From: "Michael S. Tsirkin" <mst@redhat.com>
To: Nitesh Narayan Lal <nilal@redhat.com>
Cc: kvm@vger.kernel.org, pbonzini@redhat.com, pagupta@redhat.com,
wei.w.wang@intel.com, yang.zhang.wz@gmail.com, riel@redhat.com,
david@redhat.com, dodgen@google.com, konrad.wilk@oracle.com
Subject: Re: [Patch v4 1/6] KVM: Support for guest page hinting
Date: Wed, 15 Nov 2017 22:06:10 +0200 [thread overview]
Message-ID: <20171115220456-mutt-send-email-mst@kernel.org> (raw)
In-Reply-To: <3ba70546-37f8-cf06-a882-a3abab19d46d@redhat.com>
On Wed, Nov 15, 2017 at 02:38:20PM -0500, Nitesh Narayan Lal wrote:
> Hi Michael,
>
>
> On 11/13/2017 12:59 PM, Michael S. Tsirkin wrote:
> > On Fri, Nov 03, 2017 at 04:30:08PM -0400, nilal@redhat.com wrote:
> >> From: Nitesh Narayan Lal <nilal@redhat.com>
> >>
> >> This patch includes the following:
> >> 1. Basic skeleton for the support
> >> 2. Enablement of x86 platform to use the same
> >>
> >> Signed-off-by: Nitesh Narayan Lal <nilal@redhat.com>
> >> ---
> >> arch/x86/Kbuild | 2 +-
> >> arch/x86/kvm/Makefile | 2 ++
> >> include/linux/gfp.h | 7 +++++++
> >> virt/kvm/Kconfig | 4 ++++
> >> virt/kvm/page_hinting.c | 46 ++++++++++++++++++++++++++++++++++++++++++++++
> >> 5 files changed, 60 insertions(+), 1 deletion(-)
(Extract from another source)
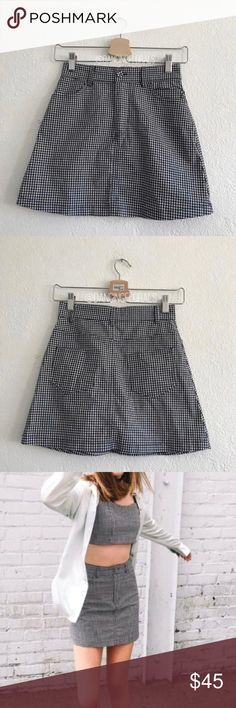 "Brandy Melville Juliette Gingham checkered skirt Brandy Melville Juliette gingham skirt Fitted skirt in gingham with a button and zipper closure front, side and back pockets. New without tags  Fabrics: 97% cotton, 3% elastane Measurements: 15"" length, 23"" waist Brandy Melville Skirts"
> >> create mode 100644 virt/kvm/page_hinting.c
> >>
> >> diff --git a/arch/x86/Kbuild b/arch/x86/Kbuild
> >> index 0038a2d..7d39d7d 100644
> >> --- a/arch/x86/Kbuild
> >> +++ b/arch/x86/Kbuild
> >> @@ -2,7 +2,7 @@ obj-y += entry/
> >>
> >> obj-$(CONFIG_PERF_EVENTS) += events/
> >>
> >> -obj-$(CONFIG_KVM) += kvm/
> >> +obj-$(subst m,y,$(CONFIG_KVM)) += kvm/
> >>
> >> # Xen paravirtualization support
> >> obj-$(CONFIG_XEN) += xen/
> >> diff --git a/arch/x86/kvm/Makefile b/arch/x86/kvm/Makefile
> >> index 09d4b17..d8a3800 100644
> >> --- a/arch/x86/kvm/Makefile
> >> +++ b/arch/x86/kvm/Makefile
> >> @@ -15,6 +15,8 @@ kvm-y += x86.o mmu.o emulate.o i8259.o irq.o lapic.o \
> >> i8254.o ioapic.o irq_comm.o cpuid.o pmu.o mtrr.o \
> >> hyperv.o page_track.o debugfs.o
> >>
> >> +obj-$(CONFIG_KVM_FREE_PAGE_HINTING) += $(KVM)/page_hinting.o
> >> +
> >> kvm-intel-y += vmx.o pmu_intel.o
> >> kvm-amd-y += svm.o pmu_amd.o
> >>
> >> diff --git a/include/linux/gfp.h b/include/linux/gfp.h
> >> index f780718..a74371f 100644
> >> --- a/include/linux/gfp.h
> >> +++ b/include/linux/gfp.h
> >> @@ -452,6 +452,13 @@ static inline struct zonelist *node_zonelist(int nid, gfp_t flags)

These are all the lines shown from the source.